Data for this task:

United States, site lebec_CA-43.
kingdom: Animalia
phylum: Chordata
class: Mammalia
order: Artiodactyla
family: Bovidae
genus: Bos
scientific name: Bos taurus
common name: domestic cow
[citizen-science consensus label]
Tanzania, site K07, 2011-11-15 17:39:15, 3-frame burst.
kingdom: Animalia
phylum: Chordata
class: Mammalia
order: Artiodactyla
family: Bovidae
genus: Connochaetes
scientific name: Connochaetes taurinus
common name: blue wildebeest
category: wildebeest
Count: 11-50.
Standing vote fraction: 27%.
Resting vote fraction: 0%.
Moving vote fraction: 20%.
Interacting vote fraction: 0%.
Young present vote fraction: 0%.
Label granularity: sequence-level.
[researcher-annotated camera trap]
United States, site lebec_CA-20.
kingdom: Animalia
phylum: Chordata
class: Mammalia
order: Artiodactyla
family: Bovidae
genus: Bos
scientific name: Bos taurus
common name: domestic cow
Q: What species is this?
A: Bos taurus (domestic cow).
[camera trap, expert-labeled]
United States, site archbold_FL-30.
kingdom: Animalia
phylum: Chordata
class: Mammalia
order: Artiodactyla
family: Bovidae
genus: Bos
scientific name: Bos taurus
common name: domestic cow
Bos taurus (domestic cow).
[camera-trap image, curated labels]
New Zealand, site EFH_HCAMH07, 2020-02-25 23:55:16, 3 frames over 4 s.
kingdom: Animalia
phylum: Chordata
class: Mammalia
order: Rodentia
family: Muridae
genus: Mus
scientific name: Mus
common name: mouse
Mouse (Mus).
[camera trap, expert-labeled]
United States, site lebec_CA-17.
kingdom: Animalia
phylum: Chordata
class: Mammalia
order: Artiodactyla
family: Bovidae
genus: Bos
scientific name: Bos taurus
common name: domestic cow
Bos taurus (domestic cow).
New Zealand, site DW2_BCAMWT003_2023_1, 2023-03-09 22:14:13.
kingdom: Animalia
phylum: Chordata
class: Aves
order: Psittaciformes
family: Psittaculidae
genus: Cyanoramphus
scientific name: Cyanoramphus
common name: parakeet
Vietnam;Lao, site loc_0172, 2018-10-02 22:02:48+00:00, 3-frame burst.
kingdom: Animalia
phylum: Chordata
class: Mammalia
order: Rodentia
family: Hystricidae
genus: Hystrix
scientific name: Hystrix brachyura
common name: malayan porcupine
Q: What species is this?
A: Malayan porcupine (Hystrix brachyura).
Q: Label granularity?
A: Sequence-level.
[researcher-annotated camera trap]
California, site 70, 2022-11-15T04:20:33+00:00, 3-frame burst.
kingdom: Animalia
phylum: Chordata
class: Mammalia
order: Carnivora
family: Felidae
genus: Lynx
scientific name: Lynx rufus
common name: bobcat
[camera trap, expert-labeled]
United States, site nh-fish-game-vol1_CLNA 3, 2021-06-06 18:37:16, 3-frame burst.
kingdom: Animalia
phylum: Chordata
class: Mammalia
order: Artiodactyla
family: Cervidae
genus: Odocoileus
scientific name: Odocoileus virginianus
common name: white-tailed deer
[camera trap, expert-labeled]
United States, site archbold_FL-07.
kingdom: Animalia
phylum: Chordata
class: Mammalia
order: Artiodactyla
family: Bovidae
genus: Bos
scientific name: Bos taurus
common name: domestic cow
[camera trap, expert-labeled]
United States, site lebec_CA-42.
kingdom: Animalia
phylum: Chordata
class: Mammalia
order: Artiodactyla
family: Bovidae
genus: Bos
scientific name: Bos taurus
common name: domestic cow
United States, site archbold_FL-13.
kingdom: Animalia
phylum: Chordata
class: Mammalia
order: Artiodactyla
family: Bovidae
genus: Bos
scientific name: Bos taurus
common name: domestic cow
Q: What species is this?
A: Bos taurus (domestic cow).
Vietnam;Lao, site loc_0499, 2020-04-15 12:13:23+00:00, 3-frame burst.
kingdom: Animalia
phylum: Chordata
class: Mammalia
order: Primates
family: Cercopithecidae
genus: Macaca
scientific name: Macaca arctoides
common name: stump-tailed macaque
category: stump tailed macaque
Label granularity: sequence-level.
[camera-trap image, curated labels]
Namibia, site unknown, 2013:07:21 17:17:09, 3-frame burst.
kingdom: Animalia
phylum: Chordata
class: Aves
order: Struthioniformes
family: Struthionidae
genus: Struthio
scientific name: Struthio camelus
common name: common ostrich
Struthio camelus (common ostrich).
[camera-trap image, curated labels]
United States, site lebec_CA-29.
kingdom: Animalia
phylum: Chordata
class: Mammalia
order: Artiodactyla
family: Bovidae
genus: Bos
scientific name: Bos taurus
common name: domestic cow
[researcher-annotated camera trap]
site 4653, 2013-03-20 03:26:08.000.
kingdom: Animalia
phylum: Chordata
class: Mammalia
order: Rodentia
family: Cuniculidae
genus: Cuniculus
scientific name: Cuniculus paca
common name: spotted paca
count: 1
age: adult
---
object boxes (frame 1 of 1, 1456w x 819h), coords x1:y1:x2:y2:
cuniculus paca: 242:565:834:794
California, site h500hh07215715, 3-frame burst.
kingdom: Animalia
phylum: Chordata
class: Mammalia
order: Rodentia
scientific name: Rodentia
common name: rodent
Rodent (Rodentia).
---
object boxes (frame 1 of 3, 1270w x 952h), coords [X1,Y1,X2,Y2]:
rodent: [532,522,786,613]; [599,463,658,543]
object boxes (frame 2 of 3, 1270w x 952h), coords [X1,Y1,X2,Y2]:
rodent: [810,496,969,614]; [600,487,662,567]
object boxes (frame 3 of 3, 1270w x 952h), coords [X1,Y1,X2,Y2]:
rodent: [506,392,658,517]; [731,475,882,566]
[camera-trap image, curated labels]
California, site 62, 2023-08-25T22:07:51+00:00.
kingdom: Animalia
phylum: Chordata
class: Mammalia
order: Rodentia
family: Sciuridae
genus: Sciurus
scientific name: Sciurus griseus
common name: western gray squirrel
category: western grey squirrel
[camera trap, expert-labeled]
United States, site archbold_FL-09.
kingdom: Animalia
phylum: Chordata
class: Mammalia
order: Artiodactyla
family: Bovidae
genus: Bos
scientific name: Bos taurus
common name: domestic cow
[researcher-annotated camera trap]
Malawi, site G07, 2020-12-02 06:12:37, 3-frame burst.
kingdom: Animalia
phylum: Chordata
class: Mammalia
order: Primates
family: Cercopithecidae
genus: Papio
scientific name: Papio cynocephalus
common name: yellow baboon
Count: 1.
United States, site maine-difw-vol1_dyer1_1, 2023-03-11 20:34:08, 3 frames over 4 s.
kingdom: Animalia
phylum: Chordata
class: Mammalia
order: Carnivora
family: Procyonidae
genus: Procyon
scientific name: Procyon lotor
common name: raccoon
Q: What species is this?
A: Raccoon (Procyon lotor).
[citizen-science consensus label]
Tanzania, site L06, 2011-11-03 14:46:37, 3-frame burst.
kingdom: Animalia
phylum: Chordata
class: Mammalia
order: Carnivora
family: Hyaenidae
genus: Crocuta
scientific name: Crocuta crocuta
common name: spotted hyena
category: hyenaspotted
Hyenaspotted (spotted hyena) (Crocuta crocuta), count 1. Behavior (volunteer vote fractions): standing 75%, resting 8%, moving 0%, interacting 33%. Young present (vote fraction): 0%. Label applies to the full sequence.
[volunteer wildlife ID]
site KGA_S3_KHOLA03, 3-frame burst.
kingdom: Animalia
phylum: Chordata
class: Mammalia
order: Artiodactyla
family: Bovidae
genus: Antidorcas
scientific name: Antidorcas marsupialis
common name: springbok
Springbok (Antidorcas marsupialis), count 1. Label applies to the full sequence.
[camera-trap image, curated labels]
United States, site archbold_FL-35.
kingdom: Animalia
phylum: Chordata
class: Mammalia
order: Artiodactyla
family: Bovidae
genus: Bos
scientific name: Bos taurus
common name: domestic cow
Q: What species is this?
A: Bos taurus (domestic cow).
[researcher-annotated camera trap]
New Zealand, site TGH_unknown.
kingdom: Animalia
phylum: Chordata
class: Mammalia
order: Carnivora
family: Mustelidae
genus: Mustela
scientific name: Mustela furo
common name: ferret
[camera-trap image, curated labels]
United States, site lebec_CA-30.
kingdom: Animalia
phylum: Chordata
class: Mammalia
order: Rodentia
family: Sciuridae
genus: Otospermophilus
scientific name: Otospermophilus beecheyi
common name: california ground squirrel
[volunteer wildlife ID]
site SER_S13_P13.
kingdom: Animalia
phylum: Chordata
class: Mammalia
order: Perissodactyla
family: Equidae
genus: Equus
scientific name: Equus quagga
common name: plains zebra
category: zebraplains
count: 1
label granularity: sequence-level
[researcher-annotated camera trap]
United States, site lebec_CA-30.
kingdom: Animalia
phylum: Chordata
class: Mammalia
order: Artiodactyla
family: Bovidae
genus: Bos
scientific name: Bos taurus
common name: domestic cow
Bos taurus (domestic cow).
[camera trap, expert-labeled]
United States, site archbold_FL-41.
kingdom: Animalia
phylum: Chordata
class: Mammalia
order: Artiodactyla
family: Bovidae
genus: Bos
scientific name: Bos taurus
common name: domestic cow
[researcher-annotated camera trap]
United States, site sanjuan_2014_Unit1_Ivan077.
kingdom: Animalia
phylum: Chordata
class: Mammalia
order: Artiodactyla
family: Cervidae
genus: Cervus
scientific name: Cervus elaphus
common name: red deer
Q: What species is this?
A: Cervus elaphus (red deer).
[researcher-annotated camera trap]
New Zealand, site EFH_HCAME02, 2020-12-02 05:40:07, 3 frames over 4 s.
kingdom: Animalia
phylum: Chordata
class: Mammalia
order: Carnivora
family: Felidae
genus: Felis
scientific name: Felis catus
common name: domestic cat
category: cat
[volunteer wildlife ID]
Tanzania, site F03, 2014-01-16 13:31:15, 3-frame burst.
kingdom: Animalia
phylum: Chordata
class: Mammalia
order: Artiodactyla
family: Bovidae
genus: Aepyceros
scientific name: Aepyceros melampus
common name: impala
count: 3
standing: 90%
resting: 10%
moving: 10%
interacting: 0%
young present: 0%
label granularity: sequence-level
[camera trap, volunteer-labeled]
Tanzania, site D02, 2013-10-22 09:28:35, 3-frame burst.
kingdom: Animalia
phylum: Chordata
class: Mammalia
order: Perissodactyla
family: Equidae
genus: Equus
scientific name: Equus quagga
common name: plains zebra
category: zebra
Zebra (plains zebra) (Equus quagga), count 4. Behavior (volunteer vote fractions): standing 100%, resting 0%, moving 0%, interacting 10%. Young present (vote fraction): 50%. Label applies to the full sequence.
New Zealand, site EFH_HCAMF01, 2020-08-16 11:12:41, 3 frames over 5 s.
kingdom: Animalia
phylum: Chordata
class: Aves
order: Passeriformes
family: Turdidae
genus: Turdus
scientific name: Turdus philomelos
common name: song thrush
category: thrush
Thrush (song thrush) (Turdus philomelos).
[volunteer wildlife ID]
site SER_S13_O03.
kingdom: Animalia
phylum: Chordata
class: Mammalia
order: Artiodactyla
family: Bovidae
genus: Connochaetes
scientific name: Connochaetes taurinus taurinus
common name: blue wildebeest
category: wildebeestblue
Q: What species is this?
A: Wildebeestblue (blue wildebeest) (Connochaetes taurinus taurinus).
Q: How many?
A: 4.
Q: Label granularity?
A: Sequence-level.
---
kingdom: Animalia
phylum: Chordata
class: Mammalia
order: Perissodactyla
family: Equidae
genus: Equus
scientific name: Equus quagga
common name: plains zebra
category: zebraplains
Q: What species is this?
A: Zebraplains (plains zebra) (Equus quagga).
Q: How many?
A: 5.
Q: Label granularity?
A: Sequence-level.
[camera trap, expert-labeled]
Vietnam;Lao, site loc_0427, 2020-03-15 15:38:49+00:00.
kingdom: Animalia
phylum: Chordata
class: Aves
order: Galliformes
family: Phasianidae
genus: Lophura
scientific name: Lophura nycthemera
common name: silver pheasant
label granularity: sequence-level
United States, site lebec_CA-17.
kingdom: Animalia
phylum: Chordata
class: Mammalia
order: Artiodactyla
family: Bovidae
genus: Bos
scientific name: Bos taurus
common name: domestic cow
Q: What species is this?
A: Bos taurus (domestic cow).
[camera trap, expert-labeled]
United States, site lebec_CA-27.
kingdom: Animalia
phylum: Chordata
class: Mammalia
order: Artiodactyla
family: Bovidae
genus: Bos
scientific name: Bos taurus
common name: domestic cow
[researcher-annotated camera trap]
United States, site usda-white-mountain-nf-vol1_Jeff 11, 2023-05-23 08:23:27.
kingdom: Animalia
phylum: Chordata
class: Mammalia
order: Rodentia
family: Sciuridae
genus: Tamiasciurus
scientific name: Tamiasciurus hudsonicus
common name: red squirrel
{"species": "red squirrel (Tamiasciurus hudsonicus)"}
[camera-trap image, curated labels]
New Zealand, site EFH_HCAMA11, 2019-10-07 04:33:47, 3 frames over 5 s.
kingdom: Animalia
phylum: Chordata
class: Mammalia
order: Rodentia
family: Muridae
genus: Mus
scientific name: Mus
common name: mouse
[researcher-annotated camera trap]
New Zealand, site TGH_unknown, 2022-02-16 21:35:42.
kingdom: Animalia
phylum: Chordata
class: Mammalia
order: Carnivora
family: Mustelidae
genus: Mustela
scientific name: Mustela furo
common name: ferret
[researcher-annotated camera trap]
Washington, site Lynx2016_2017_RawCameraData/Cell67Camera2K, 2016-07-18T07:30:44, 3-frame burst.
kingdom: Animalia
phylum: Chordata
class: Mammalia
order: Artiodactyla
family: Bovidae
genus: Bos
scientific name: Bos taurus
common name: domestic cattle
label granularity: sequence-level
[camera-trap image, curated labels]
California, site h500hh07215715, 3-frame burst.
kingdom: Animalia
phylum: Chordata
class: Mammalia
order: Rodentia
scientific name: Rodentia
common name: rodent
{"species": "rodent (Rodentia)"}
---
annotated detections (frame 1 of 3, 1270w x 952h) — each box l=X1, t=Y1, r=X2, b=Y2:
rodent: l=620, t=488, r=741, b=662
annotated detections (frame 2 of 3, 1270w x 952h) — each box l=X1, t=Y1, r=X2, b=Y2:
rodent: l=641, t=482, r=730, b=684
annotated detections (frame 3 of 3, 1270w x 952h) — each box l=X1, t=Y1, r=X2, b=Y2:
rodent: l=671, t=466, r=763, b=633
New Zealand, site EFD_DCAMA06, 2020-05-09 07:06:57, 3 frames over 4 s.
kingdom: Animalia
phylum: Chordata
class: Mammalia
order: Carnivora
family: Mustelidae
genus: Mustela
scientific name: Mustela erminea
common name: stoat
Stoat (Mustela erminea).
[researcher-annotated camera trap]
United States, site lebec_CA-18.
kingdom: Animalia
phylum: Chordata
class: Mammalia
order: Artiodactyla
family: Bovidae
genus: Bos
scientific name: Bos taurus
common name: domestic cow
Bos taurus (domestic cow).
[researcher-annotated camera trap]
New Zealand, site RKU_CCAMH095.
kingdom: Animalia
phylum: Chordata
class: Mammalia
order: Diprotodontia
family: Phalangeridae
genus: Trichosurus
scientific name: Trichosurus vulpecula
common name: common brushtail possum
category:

Work request: Reproduce exactly the final stretch of the listing, starting at the line that contains "family: Phalangeridae" and ending with the last line.

Written solution:
family: Phalangeridae
genus: Trichosurus
scientific name: Trichosurus vulpecula
common name: common brushtail possum
category:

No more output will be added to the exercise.